# [TO DO]
Print the section of the Richard Lewis article between "(NEXSTAR) – Richard Lewis, a" and "76 years old.", inclusive, reproducing it word for word.
[Opening PAGE EXCERPT section]
Comedian and actor Richard Lewis dies

28 February 2024

(NEXSTAR) – Richard Lewis, a comedian and actor who played an exaggerated version of himself in “Curb Your Enthusiasm,” has died. He was 76 years old.

Lewis died in his Los Angeles home after suffering a heart attack, his publicist Jeff Abraham said.

The comedian was known for wearing all black while exploring his neuroses in frantic, stream-of-consciousness diatribes, leading to his nickname “The Prince of Pain.”

The actor revealed last year that he had been diagnosed with Parkinson’s disease. “Luckily, I got it late in life, and they say you progress very slowly if at all, and I’m on the right meds, so I’m cool,” he said at the time. “I’m finished with stand-up. I’m just focusing on writing and acting.”

FILE – Comedian Richard Lewis attends an NBA basketball game in Los Angeles on Dec. 25, 2012. (AP Photo/Alex Gallardo, File)

A regular performer in clubs and on late-night TV for decades, Lewis also played Marty Gold, the romantic co-lead opposite Jamie Lee Curtis, in the ABC series “Anything But Love” and the reliably neurotic Prince John in “Mel Brooks’ Robin Hood: Men In Tights.” He re-introduced himself to a new generation opposite Larry David in HBO’s “Curb Your Enthusiasm,” kvetching regularly.

“I’m paranoid about everything in my life. Even at home. On my stationary bike, I have a rear-view mirror, which I’m not thrilled about,” he once joked onstage. To Jimmy Kimmel he said: “This morning, I tried to go to bed. I couldn’t sleep. I counted sheep but I only had six of them and they all had hip replacements.”

Comedy Central named Lewis one of the top 50 stand-up comedians of all time and he earned a berth in GQ magazine’s list of the “20th Century’s Most Influential Humorists.” He lent his humor for charity causes, including Comic Relief and Comedy Gives Back.

“Watching his stand-up is like sitting in on a very funny and often dark therapy session,” the Los Angeles Times said in 2014. The Philadelphia’s City Paper called him “the Jimi Hendrix of monologists.” Mel Brooks once said he “may just be the Franz Kafka of modern-day comedy.”

The Associated Press contributed to this report.
[Closing PAGE EXCERPT section]
[Opening SUPPLIED ENTRIES section]
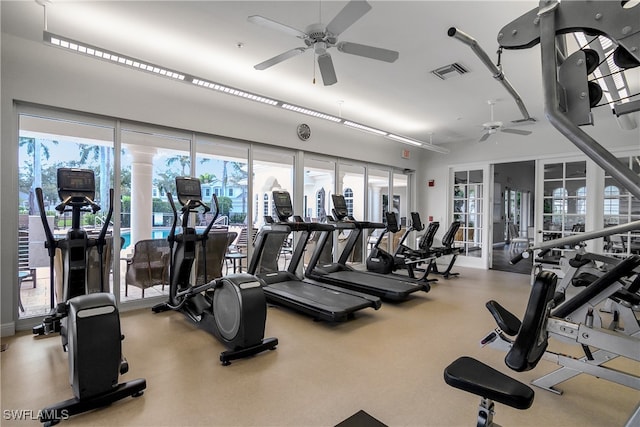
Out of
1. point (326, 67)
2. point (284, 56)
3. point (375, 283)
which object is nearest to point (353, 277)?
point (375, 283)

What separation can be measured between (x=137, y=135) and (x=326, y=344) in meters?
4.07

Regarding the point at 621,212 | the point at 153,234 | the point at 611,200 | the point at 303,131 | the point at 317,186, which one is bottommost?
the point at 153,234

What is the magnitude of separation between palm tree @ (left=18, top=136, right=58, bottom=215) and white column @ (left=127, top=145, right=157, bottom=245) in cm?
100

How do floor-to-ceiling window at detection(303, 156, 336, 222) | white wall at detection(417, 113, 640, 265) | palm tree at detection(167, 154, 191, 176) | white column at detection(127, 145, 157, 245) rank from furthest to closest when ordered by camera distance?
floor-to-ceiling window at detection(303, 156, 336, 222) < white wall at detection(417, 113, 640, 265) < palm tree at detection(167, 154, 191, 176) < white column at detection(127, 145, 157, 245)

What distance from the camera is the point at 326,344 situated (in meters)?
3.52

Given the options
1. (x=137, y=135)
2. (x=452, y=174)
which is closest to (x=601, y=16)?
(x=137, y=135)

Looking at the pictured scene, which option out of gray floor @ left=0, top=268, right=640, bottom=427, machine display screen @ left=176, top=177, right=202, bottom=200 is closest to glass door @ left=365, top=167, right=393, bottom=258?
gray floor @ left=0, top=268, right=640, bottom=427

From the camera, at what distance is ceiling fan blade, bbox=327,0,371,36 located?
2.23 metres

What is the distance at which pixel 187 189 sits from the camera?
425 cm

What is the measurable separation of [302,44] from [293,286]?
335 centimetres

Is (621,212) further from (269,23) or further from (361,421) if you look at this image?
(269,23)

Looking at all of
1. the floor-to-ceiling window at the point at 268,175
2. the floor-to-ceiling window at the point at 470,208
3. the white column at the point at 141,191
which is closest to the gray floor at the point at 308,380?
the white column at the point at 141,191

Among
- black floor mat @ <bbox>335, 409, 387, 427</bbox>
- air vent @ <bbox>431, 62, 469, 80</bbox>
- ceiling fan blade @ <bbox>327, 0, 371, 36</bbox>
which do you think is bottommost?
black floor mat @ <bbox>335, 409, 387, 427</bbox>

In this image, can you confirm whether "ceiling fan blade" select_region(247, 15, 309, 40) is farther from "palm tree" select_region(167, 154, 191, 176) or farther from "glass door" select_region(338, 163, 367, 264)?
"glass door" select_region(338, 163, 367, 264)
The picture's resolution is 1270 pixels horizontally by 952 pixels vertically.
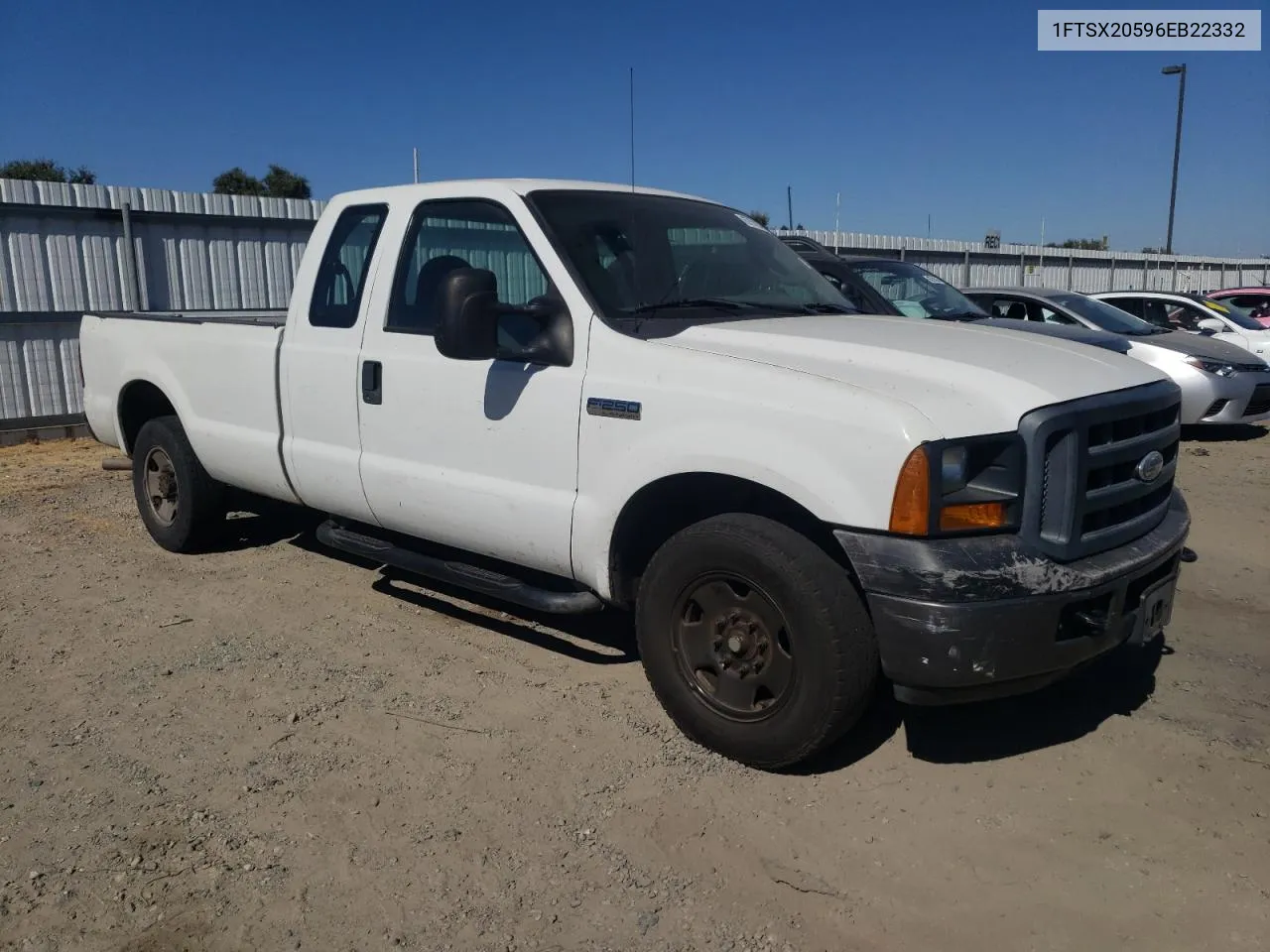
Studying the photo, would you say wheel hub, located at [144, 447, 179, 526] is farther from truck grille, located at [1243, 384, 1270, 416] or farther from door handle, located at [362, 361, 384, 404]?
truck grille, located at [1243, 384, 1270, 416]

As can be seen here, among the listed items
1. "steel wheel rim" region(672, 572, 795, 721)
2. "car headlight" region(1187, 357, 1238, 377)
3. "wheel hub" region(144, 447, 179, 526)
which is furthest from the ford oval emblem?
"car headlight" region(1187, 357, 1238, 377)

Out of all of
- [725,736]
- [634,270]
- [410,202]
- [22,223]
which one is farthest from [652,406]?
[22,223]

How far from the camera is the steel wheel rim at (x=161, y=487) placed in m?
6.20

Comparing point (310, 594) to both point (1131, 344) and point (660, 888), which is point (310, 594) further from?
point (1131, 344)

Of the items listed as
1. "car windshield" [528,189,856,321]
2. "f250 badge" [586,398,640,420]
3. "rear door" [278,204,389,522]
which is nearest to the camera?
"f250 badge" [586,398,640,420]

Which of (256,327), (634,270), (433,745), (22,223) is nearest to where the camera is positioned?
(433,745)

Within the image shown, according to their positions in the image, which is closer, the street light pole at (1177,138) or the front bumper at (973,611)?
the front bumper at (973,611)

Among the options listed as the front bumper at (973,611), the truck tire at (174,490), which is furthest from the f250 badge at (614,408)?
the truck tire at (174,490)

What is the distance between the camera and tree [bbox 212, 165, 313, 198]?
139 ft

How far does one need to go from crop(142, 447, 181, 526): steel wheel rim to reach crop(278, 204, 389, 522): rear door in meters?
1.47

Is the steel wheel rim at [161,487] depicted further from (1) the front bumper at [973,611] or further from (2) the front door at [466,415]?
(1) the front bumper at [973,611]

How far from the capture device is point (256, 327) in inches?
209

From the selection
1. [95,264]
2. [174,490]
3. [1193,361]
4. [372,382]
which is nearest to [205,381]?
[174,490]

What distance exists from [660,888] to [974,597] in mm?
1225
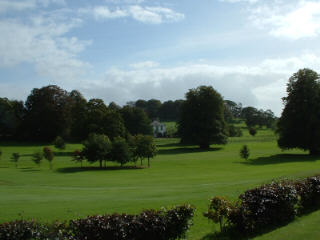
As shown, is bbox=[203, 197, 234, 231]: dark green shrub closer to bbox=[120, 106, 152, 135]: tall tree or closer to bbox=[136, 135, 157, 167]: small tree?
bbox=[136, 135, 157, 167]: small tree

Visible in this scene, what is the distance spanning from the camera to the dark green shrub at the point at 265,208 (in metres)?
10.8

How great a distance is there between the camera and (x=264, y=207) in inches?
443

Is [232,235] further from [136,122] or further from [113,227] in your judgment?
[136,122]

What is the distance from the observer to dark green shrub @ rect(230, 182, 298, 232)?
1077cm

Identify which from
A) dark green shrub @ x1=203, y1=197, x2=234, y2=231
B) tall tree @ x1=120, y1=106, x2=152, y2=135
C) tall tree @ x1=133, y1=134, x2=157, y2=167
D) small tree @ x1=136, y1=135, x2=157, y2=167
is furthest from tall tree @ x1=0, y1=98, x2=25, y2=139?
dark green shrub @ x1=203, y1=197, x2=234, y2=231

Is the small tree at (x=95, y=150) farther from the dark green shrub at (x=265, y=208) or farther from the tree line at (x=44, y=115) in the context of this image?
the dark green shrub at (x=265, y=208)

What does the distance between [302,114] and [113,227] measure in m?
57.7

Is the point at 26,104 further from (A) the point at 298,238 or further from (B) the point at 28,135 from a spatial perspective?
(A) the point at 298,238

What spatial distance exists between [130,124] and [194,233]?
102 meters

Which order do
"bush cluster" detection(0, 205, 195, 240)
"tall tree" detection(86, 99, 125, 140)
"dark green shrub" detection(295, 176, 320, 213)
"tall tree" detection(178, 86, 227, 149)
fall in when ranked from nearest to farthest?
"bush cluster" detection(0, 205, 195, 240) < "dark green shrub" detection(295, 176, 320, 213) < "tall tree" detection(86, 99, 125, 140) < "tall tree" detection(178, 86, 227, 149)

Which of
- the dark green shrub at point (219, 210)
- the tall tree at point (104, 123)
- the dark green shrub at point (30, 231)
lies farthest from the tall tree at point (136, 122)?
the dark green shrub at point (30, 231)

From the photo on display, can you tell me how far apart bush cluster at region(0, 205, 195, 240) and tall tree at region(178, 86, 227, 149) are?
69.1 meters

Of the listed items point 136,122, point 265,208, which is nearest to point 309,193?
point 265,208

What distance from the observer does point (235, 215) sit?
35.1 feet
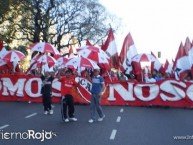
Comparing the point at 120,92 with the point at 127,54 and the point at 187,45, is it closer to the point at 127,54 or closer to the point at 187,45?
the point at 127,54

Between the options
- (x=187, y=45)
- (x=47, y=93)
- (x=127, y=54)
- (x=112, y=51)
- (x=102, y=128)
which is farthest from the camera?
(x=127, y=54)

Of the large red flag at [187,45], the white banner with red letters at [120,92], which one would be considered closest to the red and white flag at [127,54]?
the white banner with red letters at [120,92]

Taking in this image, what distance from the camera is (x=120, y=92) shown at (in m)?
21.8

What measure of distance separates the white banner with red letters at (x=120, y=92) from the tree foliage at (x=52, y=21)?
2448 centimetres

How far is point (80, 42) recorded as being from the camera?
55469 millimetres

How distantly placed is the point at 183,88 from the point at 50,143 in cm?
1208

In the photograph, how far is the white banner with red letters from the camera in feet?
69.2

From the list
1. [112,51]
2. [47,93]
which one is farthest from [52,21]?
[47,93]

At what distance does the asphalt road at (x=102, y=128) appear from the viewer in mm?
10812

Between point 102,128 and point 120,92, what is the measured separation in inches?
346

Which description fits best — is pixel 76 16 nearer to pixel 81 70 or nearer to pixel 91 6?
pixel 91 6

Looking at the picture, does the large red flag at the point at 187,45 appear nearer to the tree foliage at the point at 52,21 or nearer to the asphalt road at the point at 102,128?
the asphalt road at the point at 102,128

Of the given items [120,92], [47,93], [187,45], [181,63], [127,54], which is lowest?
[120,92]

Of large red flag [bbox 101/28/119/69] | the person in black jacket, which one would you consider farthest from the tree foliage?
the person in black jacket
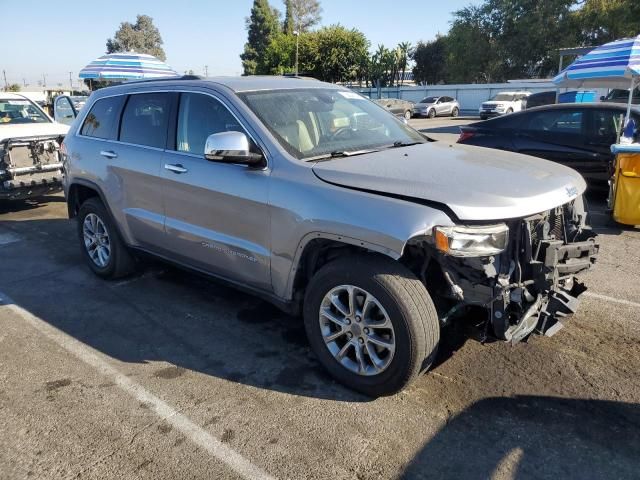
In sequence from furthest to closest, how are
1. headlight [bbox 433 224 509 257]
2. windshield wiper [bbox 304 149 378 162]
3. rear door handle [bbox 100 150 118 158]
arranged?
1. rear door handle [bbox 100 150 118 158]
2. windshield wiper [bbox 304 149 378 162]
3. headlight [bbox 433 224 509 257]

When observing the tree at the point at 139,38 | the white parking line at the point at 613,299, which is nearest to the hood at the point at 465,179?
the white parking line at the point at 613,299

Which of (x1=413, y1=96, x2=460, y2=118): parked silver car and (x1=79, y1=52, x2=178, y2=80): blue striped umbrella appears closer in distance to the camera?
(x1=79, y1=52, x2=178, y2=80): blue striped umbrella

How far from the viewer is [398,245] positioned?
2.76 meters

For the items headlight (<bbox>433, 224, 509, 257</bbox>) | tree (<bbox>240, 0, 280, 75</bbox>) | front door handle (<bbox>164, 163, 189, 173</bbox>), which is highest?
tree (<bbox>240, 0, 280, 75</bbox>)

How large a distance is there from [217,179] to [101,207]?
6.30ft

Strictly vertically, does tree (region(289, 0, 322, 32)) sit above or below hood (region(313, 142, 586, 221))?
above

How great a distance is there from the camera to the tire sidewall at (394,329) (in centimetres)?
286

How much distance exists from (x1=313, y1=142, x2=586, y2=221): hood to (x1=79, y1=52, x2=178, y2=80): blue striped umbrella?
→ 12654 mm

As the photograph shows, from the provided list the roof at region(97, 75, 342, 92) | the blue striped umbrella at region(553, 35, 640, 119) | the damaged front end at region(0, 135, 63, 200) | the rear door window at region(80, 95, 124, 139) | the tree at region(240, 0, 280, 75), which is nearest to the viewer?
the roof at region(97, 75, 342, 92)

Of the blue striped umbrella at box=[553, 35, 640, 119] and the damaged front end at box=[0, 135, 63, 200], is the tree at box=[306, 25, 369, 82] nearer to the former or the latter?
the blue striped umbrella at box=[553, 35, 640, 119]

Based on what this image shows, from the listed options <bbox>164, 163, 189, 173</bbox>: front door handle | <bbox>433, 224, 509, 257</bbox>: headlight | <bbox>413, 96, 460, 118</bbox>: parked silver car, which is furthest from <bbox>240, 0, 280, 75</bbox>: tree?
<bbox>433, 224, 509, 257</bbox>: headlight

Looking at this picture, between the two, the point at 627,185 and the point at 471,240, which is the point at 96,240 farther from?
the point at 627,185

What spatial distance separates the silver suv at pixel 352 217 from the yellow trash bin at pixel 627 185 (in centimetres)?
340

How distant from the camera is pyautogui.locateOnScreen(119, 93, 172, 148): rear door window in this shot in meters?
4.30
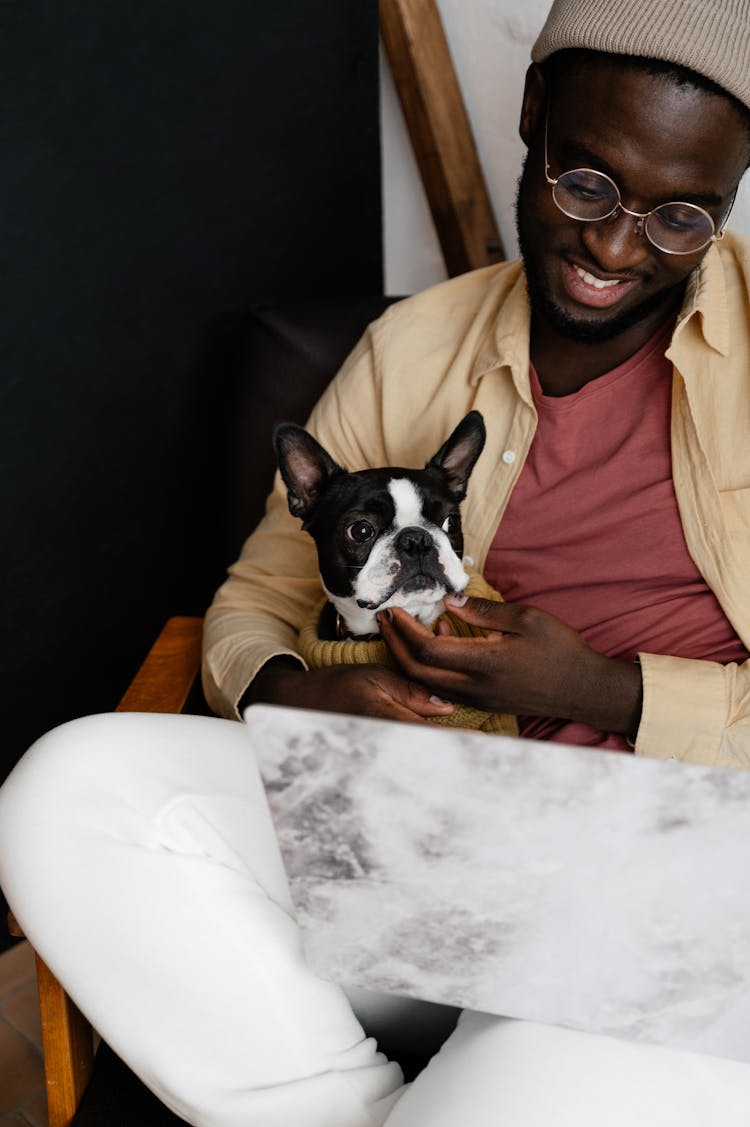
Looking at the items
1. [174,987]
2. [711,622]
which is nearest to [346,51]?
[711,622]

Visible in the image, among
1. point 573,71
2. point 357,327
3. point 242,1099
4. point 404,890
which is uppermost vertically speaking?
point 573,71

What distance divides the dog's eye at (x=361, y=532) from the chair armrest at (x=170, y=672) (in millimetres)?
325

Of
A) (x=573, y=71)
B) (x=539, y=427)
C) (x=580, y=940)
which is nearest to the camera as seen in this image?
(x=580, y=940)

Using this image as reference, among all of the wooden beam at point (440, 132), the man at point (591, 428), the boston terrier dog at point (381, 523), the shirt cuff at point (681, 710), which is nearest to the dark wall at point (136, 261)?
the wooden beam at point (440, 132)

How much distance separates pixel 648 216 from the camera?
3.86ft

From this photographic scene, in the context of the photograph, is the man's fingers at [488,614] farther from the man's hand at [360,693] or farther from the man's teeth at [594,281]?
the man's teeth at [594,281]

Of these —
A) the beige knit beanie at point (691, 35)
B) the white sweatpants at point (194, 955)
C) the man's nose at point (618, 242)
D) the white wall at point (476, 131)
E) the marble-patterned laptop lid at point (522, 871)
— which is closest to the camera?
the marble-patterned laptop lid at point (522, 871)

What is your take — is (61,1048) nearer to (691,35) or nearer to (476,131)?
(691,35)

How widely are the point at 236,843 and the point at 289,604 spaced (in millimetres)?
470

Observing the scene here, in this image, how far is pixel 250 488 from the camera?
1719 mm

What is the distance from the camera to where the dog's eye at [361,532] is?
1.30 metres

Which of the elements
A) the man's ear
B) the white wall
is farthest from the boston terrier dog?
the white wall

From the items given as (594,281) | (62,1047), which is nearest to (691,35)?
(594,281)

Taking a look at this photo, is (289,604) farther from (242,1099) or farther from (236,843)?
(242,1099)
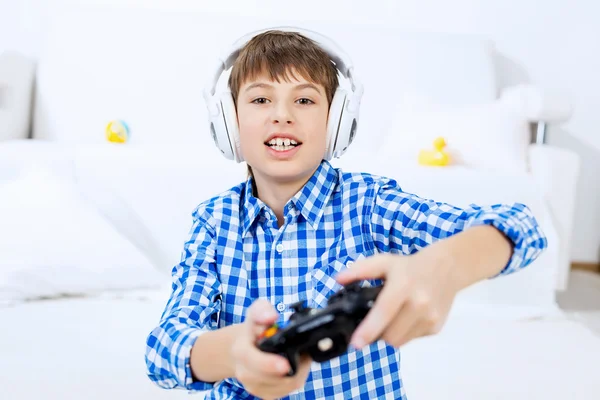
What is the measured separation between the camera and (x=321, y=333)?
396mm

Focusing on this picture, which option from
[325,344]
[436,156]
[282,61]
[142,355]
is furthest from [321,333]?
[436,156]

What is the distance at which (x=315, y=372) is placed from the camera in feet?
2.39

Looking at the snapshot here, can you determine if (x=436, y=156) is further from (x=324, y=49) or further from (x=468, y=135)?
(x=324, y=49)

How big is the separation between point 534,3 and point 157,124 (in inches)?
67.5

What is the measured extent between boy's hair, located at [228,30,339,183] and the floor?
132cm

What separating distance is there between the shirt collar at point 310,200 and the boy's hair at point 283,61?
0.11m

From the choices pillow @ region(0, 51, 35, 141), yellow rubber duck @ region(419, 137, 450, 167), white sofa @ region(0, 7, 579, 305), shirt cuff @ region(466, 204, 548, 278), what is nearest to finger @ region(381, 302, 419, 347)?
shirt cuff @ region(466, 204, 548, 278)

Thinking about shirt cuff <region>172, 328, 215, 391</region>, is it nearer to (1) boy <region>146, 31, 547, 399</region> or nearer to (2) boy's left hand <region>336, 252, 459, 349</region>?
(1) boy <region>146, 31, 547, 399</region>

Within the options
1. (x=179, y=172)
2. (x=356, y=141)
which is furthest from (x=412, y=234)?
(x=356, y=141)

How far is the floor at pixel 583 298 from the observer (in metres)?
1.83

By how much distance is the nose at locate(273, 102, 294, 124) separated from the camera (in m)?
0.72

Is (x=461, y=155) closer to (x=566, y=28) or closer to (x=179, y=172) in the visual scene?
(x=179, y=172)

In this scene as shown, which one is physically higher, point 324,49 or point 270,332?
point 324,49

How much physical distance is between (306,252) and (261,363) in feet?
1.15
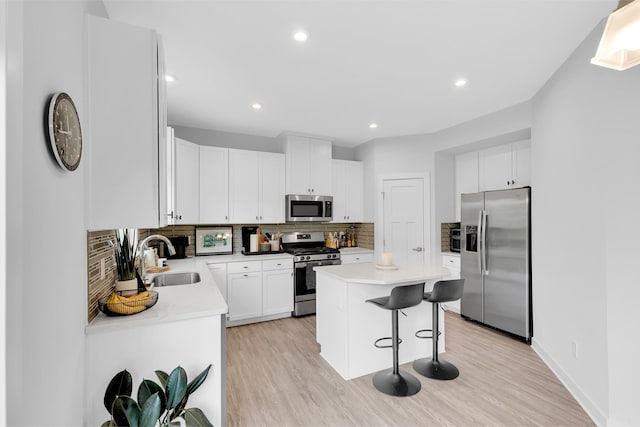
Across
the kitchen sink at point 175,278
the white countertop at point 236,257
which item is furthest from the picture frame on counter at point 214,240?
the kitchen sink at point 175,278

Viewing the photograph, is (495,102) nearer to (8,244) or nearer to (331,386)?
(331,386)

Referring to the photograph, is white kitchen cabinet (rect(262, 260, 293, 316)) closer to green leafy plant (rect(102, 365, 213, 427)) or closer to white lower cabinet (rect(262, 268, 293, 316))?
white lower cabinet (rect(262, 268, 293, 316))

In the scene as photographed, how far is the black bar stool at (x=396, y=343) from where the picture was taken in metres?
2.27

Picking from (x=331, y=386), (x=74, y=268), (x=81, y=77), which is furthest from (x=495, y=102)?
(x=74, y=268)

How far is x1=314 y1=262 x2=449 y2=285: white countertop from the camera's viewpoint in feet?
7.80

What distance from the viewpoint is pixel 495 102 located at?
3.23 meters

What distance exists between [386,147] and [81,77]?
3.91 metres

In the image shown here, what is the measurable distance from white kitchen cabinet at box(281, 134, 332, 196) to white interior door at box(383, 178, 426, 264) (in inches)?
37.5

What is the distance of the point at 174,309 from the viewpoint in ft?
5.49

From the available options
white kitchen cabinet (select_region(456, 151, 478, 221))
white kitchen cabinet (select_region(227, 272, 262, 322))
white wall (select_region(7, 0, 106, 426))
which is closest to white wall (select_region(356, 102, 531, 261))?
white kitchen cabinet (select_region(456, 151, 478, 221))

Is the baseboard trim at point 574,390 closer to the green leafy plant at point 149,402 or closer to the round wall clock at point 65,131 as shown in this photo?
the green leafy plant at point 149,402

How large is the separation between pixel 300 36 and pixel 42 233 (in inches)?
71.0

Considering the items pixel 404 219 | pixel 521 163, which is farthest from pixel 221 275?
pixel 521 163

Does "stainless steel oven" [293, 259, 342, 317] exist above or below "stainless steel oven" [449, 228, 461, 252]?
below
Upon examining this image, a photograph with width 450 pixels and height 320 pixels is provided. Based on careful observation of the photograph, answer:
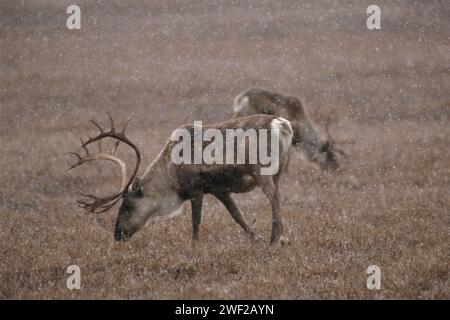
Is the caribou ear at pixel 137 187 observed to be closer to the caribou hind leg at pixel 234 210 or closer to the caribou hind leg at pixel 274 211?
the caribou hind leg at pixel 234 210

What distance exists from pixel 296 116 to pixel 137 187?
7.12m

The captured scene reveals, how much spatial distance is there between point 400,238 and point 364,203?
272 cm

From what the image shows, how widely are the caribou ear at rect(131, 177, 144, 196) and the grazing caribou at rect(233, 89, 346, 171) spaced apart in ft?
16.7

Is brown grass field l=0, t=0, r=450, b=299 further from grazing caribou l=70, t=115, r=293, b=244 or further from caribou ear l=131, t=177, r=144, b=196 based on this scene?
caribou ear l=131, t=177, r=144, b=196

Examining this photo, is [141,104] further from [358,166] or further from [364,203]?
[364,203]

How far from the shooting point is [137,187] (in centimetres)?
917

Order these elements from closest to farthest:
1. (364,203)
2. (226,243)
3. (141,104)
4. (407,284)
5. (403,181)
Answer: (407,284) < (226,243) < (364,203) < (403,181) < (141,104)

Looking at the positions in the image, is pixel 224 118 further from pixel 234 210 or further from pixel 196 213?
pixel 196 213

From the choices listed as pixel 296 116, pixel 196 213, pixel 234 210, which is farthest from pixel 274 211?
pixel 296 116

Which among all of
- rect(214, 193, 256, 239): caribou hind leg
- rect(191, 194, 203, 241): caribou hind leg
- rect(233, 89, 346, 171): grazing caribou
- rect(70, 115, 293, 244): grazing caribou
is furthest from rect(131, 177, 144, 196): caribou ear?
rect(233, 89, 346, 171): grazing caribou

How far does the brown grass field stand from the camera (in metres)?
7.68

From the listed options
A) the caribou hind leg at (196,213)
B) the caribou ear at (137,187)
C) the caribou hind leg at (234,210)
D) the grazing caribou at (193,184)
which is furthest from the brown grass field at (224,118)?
[Closing SUPPLIED ENTRIES section]
# [REPLY]
(NEXSTAR) – Richard Lewis, a comedian and actor who played an exaggerated version of himself in “Curb Your Enthusiasm,” has died. He was 76 years old.